Qu'est-ce que le président de la République et son équipe ont fait du long temps de grâce à eux accordé par les travailleurs béninois au point de voir, aujourd'hui, le mal dans les grèves constitutionnellement concédées à ces derniers? La question mérite d'être posée, vu l'acharnement du gouvernement de Patrice Talon à ôter, coûte que coûte, ce droit à certains corps de l'administration publique via sa majorité docile au Parlement.

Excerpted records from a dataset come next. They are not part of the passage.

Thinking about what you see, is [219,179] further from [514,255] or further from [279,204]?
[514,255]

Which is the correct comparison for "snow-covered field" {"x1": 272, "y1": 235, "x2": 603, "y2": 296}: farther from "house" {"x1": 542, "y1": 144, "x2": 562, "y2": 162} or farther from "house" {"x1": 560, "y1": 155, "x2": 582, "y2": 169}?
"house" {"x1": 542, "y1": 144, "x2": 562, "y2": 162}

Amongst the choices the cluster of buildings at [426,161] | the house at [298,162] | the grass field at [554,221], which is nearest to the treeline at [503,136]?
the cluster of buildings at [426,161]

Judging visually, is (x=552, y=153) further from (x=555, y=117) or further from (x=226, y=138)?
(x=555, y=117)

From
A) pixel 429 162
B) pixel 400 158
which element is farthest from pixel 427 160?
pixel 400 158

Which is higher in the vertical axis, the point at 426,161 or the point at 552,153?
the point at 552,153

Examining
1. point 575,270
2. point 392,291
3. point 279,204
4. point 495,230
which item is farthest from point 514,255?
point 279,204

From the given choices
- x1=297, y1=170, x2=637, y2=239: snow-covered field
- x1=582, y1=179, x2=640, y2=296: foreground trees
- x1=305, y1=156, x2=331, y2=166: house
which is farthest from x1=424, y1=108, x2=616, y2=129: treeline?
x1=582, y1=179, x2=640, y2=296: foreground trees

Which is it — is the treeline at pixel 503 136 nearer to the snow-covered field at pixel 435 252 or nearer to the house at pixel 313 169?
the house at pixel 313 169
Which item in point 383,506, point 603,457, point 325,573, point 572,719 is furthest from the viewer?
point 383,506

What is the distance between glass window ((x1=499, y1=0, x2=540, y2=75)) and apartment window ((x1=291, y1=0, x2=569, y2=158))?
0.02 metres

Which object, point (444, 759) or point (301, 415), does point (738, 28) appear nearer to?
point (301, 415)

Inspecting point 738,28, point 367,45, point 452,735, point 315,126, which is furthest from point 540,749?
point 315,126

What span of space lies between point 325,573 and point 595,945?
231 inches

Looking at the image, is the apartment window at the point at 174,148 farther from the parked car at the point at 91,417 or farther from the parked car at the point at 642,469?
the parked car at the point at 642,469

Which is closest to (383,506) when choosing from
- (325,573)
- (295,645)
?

Les arguments du Pouvoir et de ses thuriféraires pour arracher le droit de grève aux agents de la santé, de la justice et aux forces de sécurité publique, ce sont les dommages ou désagréments que créent ces débrayages aux populations ou usagers. Mais si l'on doit être réaliste, pourra-t-on apporter la thérapie de choc aux conséquences fâcheuses des grèves sans s'attaquer fondamentalement aux causes? Entre autres, les conditions de vie et de travail des agents (équipements, salaires, primes...) qui doivent être améliorées normalement dans un climat de confiance mutuelle et d'apaisement. A vrai dire, en dehors de l'ancien Chef de l'État, Nicéphore Soglo qui a bénéficié d'une longue période de grâce pendant laquelle il n'y a pas eu d'enjeu électoral et donc de remue-ménage politique (de 1996 à 1999 avant de connaître les législatives), Patrice Talon a également cette chance (2016-2019 pour les prochaines élections législatives); soit trois (3) bonnes années d'accalmie qu'il pouvait mettre à contribution pour dérouler l'essentiel de son programme d'action. Mais comment a-t- il géré ce temps pour qu'on en arrive à la paralysie des secteurs essentiels avec à la clé des morts dans les hôpitaux ? Et pourtant, il a réussi à avoir la bonne foi des travailleurs, matérialisée par la signature de la charte du dialogue social. Et même la magnanimité du peuple à qui il a demandé deux ans de patience pour commencer à cueillir les fruits de sa gouvernance, malgré l'opération dite de libération de l'espace public mal conduite et la morosité économique ambiante.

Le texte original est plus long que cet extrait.